(Reuters) – The legal director of a leading LGBTQ advocacy group on Monday said he is preparing a lawsuit to ask courts to block a new Utah law that prohibits nearly all gender-transition medical care for minors.
“We’re working with the ACLU of Utah on putting a challenge together as soon as possible,” Shannon Minter, legal director of the National Center for Lesbian Rights, told Reuters.
Utah Governor Spencer Cox on Saturday signed into law a bill that prohibits surgical procedures on minors and indefinitely bans hormonal treatments for new minor patients. It takes effect immediately.
“More and more experts, states and countries around the world are pausing these permanent and life-altering treatments for new patients until more and better research can help determine the long-term consequences,” Cox said in a written statement.
Minter called the Utah bill one of the most extreme of a range of measures now before over two dozen state legislatures.
Four other states – Alabama, Arizona, Arkansas and Tennessee – have also passed laws that restrict gender-transition medical care for minors. Judges have temporarily blocked the laws in Alabama and Arkansas.
Texas Governor Greg Abbott last year said medical care for transitions constituted child abuse and ordered a state agency to investigate parents of transgender youth who received treatment. Dozens of restrictive bills are now before Texas legislators.
Gender-affirming care covers letting children adopt a name and dress that aligns with their gender identity, as well as psychological treatment, prescribing hormone blockers and, in some cases, surgery.
Numerous medical associations, including the American Academy of Pediatrics, call such treatments potentially life saving.
The number of gender clinics treating kids in the United States has gone from zero to more than 100 in the past 15 years, Reuters reporting has found, but strong evidence of the efficacy and possible long-term consequences of such treatment remains scant.
Minter said the rash of Republican-backed anti-transition care bills now before state lawmakers amounted to “a kind of hysteria, a mob mentality.”
“This involves a very small group of kids with a rare medical condition,” he said. “When kids get the treatment and support they need, they do really well.”

**********

▶ What is expected
Rewrite the stretch of the Utah news report from "Gender-affirming care covers" through "treatment remains scant.", putting "puberty blockers" in place of "hormone blockers".

▶ Data below
**********

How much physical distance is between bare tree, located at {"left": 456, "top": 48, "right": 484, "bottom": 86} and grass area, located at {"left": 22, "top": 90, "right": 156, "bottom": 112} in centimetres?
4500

**********

▶ Task response
Gender-affirming care covers letting children adopt a name and dress that aligns with their gender identity, as well as psychological treatment, prescribing puberty blockers and, in some cases, surgery.
Numerous medical associations, including the American Academy of Pediatrics, call such treatments potentially life saving.
The number of gender clinics treating kids in the United States has gone from zero to more than 100 in the past 15 years, Reuters reporting has found, but strong evidence of the efficacy and possible long-term consequences of such treatment remains scant.